13. Your Rights as a Data Subject
You have the following rights regarding the processing of your personal data:
• Right of access to the data we process, the purposes of processing, the recipients, etc. (Art. 15 GDPR),
• Right to rectification of inaccurate or incomplete data (Art. 16 GDPR),
• Right to erasure (the "right to be forgotten," Art. 17 GDPR),
• Right to restriction of processing (Art. 18 GDPR),
• Notification obligation – We will communicate any rectification, erasure, or restriction of processing to all recipients to whom your data has been disclosed, and will inform you of these recipients upon request (Art. 19 GDPR),
• Right to data portability – You have the right to receive your data in a commonly used, machine-readable format (Art. 20 GDPR),
• Right to object to processing (Art. 21 GDPR),
• Right to withdraw your consent – You may withdraw any consent you have granted at any time with effect for the future, without affecting the lawfulness of the processing carried out prior to such withdrawal (Art. 7 Para. 3 GDPR).

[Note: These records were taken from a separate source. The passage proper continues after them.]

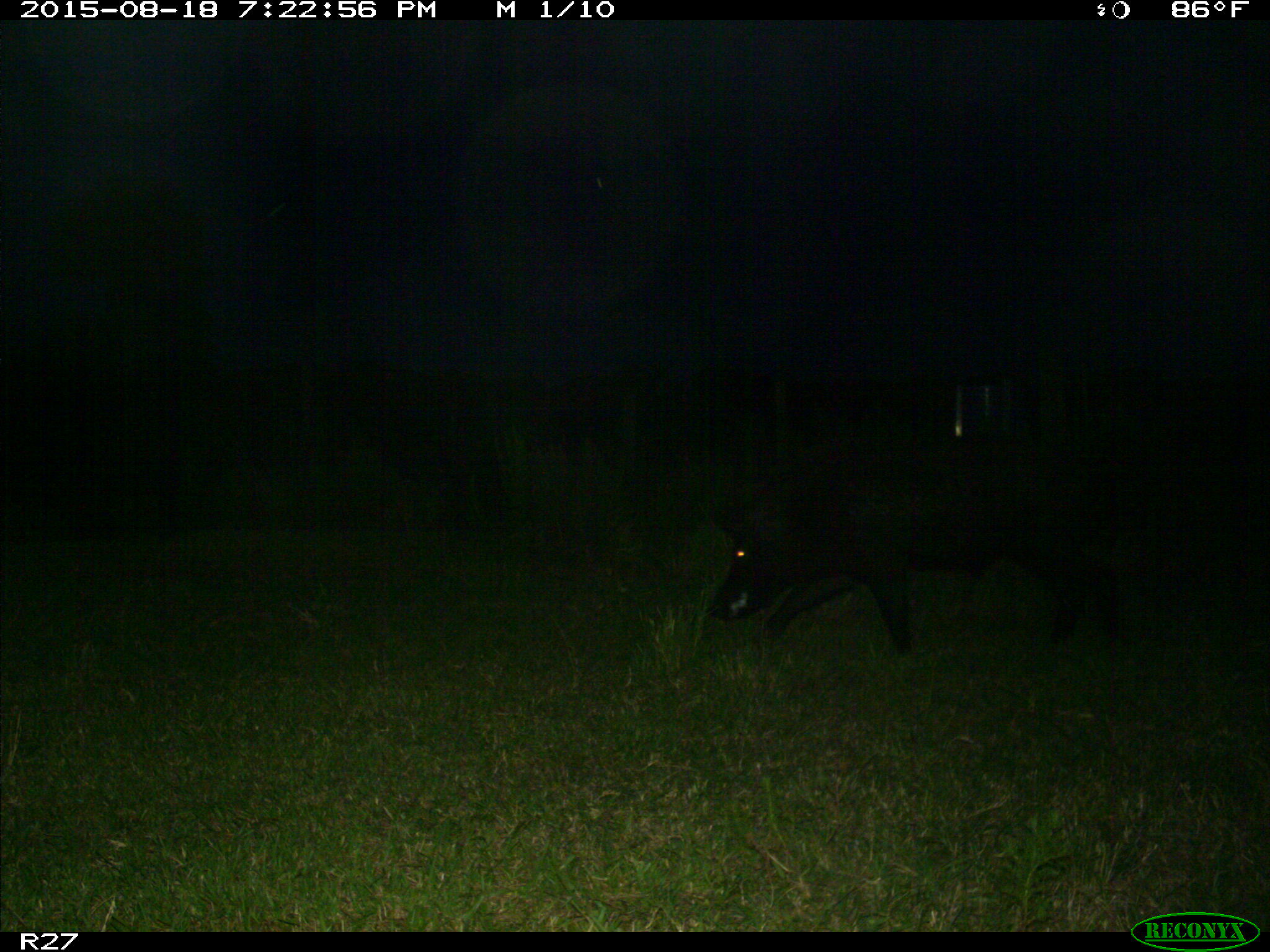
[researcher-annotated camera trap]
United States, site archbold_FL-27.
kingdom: Animalia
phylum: Chordata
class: Mammalia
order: Artiodactyla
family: Suidae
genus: Sus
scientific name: Sus scrofa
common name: wild boar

Exercising your rights: You may assert your rights at any time by sending an email to datenschutz@ponycycle.de. We reserve the right to request additional information should we have doubts regarding your identity. We will review your request and typically respond within one month (Art. 12 Para. 3 GDPR).
14. Right to lodge a complaint
You have the right to lodge a complaint with the supervisory authority (Art. 77 GDPR): The Hessian Commissioner for Data Protection and Freedom of Information (Der Hessische Beauftragte für Datenschutz und Informationsfreiheit), Postfach 3163, 65021 Wiesbaden, Germany. Website: https://datenschutz.hessen.de. Email: poststelle@datenschutz.hessen.de.

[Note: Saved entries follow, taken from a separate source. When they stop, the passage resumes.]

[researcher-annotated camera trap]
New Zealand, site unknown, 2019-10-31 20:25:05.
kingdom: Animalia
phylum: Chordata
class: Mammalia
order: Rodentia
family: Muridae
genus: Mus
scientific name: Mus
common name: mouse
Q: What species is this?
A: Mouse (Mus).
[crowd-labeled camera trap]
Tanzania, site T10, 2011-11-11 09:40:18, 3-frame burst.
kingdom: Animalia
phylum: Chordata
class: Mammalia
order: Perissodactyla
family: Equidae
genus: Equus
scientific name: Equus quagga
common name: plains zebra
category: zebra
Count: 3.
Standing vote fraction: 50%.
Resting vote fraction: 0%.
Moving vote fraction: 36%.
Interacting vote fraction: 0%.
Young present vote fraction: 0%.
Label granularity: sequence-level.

15. Changes to this Privacy Policy
We update this Privacy Policy as necessary—for instance, due to changes in the law or the introduction of new services and features.
The current version will be published on this website. Where required, we will also inform you via appropriate channels (e.g., by means of a notice on the website or via email to newsletter subscribers).
Please review this Privacy Policy at regular intervals to stay informed of any potential changes.
To the extent permitted by law, your continued use of the website following the entry into force of such changes shall constitute your acknowledgment of the updated version.